A prime example of this deals with a company called Antares (AIS). This small pharmaceutical company has a business line that focuses on self injection technologies and topical gel-based products. AIS has several agreements but the one we will focus on is the one dealing with the topical gel Anturol for overactive bladders. Currently 33 million adults in the United States suffering from overactive bladders, and that makes for a market that exceeds $1.8 billion, but that is not what AIS is going to get. To get the drug to market, Watson Pharmaceuticals Inc. licensed the potential treatment from Antares. Watson will make a payment to Antares if the Food and Drug Administration approves the drug. Watson will also market the drug and make payments to AIS based on sales. AIS will also get royalties based on sales of the product in the U.S. and Canada. This is just one of many agreements the company has in place. Potential investors would need to analyze each product held by AIS and any agreements that may exist for them. Once again here is where a network might prove useful in helping to share the load.

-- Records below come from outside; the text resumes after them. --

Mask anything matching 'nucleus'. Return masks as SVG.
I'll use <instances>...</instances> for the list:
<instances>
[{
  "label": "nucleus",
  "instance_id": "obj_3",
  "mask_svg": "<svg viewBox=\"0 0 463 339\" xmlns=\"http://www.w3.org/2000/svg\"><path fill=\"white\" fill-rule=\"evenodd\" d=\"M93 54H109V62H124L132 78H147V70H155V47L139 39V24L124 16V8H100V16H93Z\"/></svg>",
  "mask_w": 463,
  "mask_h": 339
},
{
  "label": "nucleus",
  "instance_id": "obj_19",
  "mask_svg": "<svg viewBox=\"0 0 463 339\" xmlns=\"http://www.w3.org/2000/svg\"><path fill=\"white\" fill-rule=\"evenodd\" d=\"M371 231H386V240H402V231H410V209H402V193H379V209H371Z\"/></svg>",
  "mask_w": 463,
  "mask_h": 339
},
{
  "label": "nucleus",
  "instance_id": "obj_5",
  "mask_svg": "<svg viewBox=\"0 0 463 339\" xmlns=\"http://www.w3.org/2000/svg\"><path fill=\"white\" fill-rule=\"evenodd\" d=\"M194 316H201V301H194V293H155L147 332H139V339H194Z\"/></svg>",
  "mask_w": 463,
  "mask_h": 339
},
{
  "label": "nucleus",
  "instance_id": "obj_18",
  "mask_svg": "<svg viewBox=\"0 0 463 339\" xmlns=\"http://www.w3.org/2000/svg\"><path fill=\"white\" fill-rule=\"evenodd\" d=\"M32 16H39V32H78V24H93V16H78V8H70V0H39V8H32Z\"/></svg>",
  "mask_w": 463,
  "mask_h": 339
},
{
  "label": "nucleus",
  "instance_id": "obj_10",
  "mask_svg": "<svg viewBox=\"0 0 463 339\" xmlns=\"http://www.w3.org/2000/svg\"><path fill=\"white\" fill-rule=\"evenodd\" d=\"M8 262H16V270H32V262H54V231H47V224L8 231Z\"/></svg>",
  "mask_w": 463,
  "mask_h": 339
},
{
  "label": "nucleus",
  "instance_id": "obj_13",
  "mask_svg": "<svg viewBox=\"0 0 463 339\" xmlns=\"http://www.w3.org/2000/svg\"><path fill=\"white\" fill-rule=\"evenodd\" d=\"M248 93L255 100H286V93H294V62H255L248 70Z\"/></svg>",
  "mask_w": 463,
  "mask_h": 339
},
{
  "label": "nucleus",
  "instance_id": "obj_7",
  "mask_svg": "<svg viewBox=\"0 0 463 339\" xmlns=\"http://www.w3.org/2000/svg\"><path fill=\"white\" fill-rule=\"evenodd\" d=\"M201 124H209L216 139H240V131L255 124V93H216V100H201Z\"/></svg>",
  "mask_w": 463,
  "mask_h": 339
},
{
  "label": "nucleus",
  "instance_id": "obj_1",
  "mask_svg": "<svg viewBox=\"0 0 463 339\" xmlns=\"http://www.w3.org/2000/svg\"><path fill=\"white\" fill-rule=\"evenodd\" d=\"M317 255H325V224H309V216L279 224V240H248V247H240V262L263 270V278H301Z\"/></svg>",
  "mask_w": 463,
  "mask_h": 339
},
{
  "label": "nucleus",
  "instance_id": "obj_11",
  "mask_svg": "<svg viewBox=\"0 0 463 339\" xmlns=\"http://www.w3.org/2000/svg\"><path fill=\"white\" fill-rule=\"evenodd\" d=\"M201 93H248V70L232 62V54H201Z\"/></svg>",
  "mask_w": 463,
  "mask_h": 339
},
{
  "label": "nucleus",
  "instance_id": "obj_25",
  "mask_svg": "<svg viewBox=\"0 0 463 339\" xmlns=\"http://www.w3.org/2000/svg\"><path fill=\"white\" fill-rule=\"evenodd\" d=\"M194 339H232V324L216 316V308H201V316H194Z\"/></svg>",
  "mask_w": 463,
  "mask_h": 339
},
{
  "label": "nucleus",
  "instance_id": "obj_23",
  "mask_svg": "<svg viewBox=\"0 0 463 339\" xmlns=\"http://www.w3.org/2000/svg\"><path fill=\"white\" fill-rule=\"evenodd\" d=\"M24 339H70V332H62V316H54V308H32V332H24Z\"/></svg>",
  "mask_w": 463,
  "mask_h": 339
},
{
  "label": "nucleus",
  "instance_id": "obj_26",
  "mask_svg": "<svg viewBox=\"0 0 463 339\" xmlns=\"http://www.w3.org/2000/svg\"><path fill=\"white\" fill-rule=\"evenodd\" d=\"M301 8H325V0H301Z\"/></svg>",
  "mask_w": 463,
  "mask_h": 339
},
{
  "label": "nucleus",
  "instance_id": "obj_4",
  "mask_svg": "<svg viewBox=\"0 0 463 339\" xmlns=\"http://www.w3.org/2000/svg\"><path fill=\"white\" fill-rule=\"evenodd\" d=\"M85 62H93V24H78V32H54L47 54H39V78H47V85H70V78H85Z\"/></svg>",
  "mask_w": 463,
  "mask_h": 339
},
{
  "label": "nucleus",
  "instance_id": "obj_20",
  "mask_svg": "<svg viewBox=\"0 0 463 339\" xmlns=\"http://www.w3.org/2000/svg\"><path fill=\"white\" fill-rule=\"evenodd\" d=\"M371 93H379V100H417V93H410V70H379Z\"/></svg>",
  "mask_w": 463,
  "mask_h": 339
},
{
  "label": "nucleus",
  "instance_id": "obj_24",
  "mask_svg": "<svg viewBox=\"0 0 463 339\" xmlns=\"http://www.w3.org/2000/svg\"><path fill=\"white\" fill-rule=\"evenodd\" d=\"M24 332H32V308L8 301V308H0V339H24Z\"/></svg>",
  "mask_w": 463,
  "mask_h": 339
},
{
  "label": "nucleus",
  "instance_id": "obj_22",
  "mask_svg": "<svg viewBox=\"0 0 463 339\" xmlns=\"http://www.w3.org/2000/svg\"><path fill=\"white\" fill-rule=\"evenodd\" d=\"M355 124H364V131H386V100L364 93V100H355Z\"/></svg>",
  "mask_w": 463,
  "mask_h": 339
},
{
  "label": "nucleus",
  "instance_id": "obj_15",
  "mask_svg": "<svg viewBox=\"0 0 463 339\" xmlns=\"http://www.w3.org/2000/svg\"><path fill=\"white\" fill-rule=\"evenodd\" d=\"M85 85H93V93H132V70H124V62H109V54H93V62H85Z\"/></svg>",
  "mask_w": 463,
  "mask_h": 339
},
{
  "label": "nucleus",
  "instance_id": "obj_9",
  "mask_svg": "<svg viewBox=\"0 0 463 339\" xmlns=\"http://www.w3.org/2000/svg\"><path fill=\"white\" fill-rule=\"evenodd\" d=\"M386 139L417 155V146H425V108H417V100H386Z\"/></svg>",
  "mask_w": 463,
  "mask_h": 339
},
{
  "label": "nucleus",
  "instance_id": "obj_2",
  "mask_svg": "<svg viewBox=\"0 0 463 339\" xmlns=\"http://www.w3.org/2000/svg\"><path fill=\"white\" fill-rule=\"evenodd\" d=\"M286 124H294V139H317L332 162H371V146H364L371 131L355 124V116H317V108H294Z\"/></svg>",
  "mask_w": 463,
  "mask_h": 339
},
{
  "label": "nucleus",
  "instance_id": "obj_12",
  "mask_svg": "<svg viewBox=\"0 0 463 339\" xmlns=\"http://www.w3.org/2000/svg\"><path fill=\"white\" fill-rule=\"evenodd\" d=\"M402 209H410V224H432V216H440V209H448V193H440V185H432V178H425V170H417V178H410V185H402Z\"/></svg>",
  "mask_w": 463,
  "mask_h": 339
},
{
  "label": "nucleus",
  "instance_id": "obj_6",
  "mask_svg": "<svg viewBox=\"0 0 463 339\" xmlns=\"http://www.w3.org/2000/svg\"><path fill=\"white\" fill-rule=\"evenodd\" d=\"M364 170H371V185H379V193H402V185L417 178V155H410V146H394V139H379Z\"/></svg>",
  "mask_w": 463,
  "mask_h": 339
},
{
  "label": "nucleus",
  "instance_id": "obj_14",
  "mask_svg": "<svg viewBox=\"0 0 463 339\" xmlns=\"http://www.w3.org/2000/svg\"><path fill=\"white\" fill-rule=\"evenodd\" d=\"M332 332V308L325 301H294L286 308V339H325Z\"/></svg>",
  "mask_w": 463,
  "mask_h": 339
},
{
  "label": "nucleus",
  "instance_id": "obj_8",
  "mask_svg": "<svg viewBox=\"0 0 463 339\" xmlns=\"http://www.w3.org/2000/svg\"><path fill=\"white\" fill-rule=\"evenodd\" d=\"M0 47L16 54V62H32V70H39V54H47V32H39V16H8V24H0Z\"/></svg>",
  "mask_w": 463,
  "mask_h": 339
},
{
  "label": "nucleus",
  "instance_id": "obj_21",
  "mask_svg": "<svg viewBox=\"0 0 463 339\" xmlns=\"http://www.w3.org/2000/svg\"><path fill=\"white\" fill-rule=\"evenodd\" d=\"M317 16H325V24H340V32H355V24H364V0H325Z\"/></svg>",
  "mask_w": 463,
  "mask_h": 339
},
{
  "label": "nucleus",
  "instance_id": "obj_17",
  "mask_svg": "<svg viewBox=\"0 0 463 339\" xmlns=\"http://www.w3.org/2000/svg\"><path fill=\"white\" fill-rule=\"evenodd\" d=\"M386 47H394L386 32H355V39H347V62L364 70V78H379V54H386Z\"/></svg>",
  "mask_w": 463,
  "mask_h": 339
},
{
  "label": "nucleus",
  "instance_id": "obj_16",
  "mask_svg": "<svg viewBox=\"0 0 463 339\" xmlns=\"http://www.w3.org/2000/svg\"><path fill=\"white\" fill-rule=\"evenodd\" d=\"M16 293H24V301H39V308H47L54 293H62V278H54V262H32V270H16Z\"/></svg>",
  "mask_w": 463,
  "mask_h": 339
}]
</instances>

Insider Buying and Institutional Holders
Another item to look at when deciding on which biotech deserves your investment dollar is who is actually holding and buying shares. Plowing your money into these risky stocks is scary enough, so it is often somewhat reassuring to see that company employees and institutional holders are doing the same. Now it should be mentioned that if your stock has both types of holders, it is by no means any type of guarantee of success. But it could be a lead indicator that they have faith as well and stand to profit from any positive move in the stock price. That being the case though, one has to determine how insiders derived their shares. This can happen lots of different ways from outright buying the shares on the open market to being gifted the shares for nothing. Also companies can hand out options or warrants which can further confuse the process. News on insider buys and sells can be found with the SEC filings and institutional holders also have to file their holdings if they represent enough of a percentage of ownership for the company. Recently, a prime example of this insider buying occurred with a company named ZIOPHARM Oncology Inc. (ZIOP). ZIOPHARM Oncology, Inc., a biopharmaceutical company, focuses on the development and commercialization of in-licensed cancer drugs in North America. An insider for ZIOP recently bought about $4 million worth of stock. If that was not enough there were also past purchases of about $29 million worth of stock back in January and $10.9 million worth of stock in February. By itself, one does not really want to read anything into this but at least it does seem to be one very large vote of confidence.
In conclusion, this is just a start of necessary items to consider when thinking of buying that speculative healthcare stock. For each stock in question there are many other items one must consider. This article was unable to address them all but should at least give the new investor a solid foundation to begin. In the end, anyone buying based upon one article or by a simple recommendation of a friend or acquaintance is just giving their money away.